El gobierno nacional no se expidió sobre la propuesta para que la empresa San Vicente se haga cargo de los ramales a Solano y Expreso Quilmes de los que van a Varela, y ambas firmas advirtieron que Misión Buenos Aires se quiere hacer cargo del servicio, luego de que se le adjudicó la 197 con tarifa urbana, que significó "la partida de defunción de El Nuevo Halcón".
Tras el cierre de la empresa El Nuevo Halcón, anunciada por sus directivos, se aguardaba una rápida definición sobre quién o quiénes pasarían a operar la línea de colectivos 148, un símbolo del sur del conurbano, que une Plaza Constitución con barrios de San Francisco Solano, Quilmes y Florencio Varela.
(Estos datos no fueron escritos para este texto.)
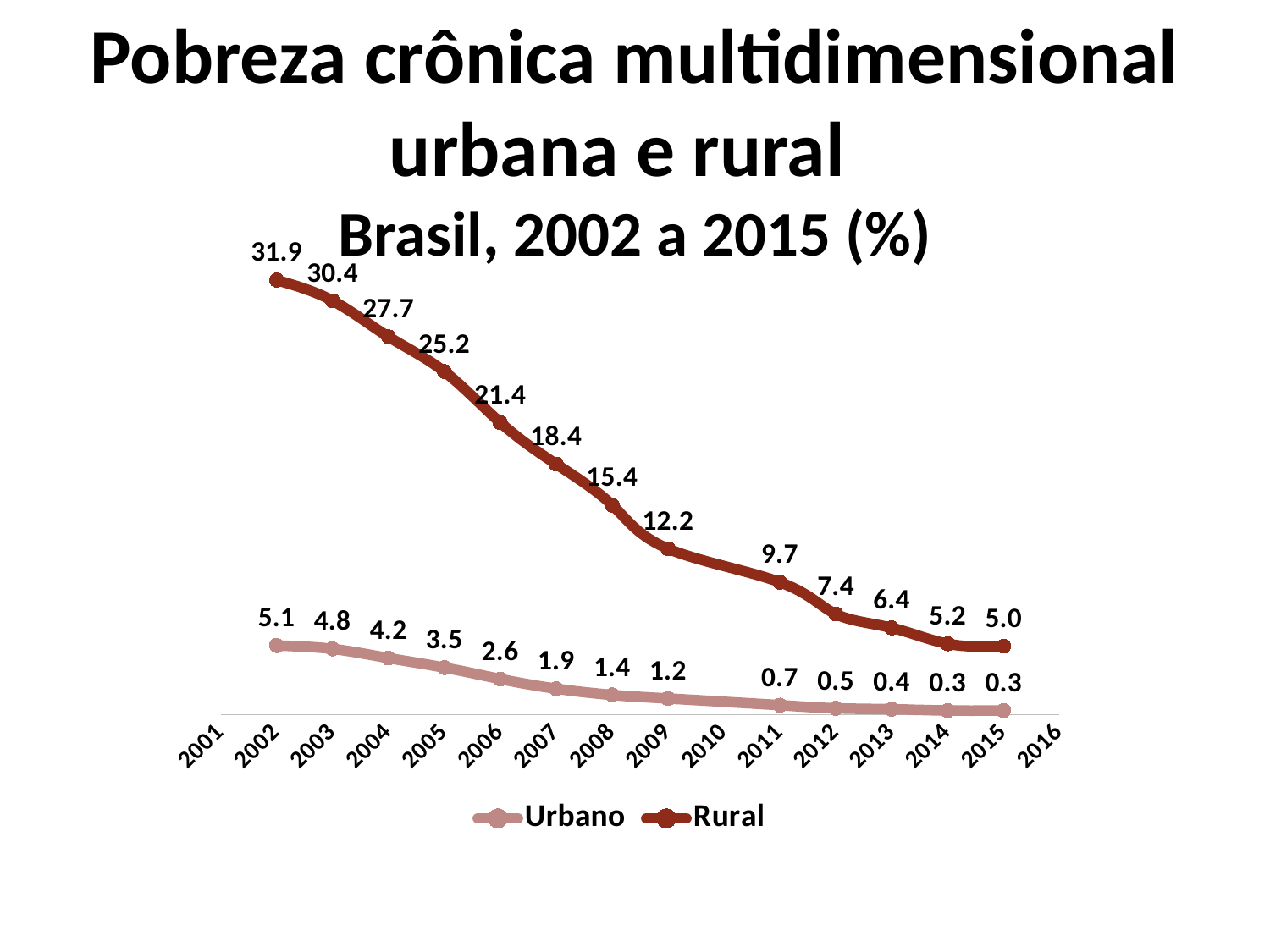
What is the Rural value in 2002? 31.9 In which year is the Rural series at its highest? 2002 What is the Rural value in 2011? 9.7 How many series does the legend list? 2 What is the Urbano value in 2009? 1.2 What is the Urbano value in 2015? 0.3 What kind of chart is shown on the slide? Line chart By how much did the Rural value fall from 2002 to 2015? 26.9 Do the Rural values rise or fall from 2002 to 2015? Fall In which year is the Urbano series at its lowest? 2014 and 2015 What is the difference between the Rural and Urbano values in 2002? 26.8 Which series has the larger value in 2008, Urbano or Rural? Rural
Como precisó este medio, DOTA (Doscientos Ocho Transporte Automotor) elevó una propuesta a la Secretaría de Transporte de la Nación, para que su controlada Empresa San Vicente Sociedad Anónima de Transporte y que Expreso Quilmes (línea 98) -que está a cargo por partes iguales de DOTA y Sociedad Anónima Expreso Sudoeste (SAES), que tiene a su cargo la línea 85- se hicieran cargo de los ramales a Solano y Varela, respectivamente.
Pero no hubo una decisión de las autoridades porque Misión Buenos Aires (línea 129) -de la familia misionera Zbikoski también manifestó su interés, en principio, de hacerse cargo de los ramales a Varela.
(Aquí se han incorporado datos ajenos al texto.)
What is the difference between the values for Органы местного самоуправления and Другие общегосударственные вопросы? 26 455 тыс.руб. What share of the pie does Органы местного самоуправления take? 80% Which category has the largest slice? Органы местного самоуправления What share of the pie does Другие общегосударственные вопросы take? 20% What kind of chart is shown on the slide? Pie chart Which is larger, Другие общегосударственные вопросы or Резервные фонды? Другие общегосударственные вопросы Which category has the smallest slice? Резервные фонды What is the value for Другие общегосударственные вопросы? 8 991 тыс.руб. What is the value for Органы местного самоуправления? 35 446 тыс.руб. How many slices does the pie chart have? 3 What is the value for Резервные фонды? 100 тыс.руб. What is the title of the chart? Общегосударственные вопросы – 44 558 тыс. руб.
En las últimas horas surgió la fuerte versión de que esa última firma sería la elegida para reemplazar a El Nuevo Halcón, en especial luego de que se difundiera a través de las redes una nota enviada a la Subsecretaría de Transporte Automotor por los presidentes de Empresa San Vicente y Expreso Quilmes.
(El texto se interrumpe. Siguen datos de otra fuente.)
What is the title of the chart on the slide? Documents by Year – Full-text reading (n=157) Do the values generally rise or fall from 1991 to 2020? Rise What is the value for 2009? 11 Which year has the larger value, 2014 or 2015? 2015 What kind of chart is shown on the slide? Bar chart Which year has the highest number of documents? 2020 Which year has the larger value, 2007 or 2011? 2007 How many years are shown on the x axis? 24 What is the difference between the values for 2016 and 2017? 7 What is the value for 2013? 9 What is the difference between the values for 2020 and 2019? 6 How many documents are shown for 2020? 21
En la misma recordaron que su propuesta contempla racionalizar la línea 148, en coincidencia con los estudios realizados por las áreas técnicas de ese organismo estatal; incorporar al personal de la prestataria caducada hasta alcanzar una proporción de 2,9 trabajadores por vehículo incorporado; y garantizar a través de la Cámara Empresaria del Transporte Urbano de Buenos Aires (CETUBA) de la que forman parte, a todos los trabajadores, a ser distribuido en otras firmas afiliadas, respetando la antigüedad y categoría laboral.
A continuación cuestionaron la propuesta de Misión Buenos Aires, y recordaron que se le adjudicó a esa firma un nuevo recorrido -en referencia a la línea 197- en vez de racionalizar el corredor, y a generar la inviabilidad definitiva de la línea 148 "y la partida de defunción de El Nuevo Halcón".
De tal manera hicieron referencia a que desde el 1 de setiembre del año pasado, varios de los ramales de la línea 129 -que cobra una tarifa de media distancia (denominada suburbana grupo II)- se transformaron en la línea 197, con una tarifa idéntica a las de otras líneas urbanas (técnicamente, suburbana grupo I), una medida que fue impugnada por Expreso Quilmes.
Luego los representantes de esa empresa y de San Vicente advirtieron que la propuesta de Misión Buenos Aires contemplaría que los ramales a Solano -considerados los menos rentables- quedarían a cargo de la Línea 22 Sociedad Anónima (que opera la línea 22 que une Retiro con Quilmes) y puso en duda que pague los salarios caídos. Además consideraron que de aceptarse pondría en situación de crisis a la línea 98 de Expreso Quilmes.
En El Nuevo Halcón se desempeñan 500 trabajadores a los que -se denunció- se les debe el medio aguinaldo de diciembre y los sueldos de enero y febrero. Para hacer frente a esa deuda, la empresa decidió vender su cabecera ubicada en avenida 12 de Octubre 3610 casi avenida Mosconi en Quilmes. La firma venía afrontando una complicada situación económica desde hacía meses, que provocó el deterioro del servicio, a raíz de la falta de unidades, al tiempo que su personal realizó varias medidas de fuerza que paralizaron la línea 148 durante varios días.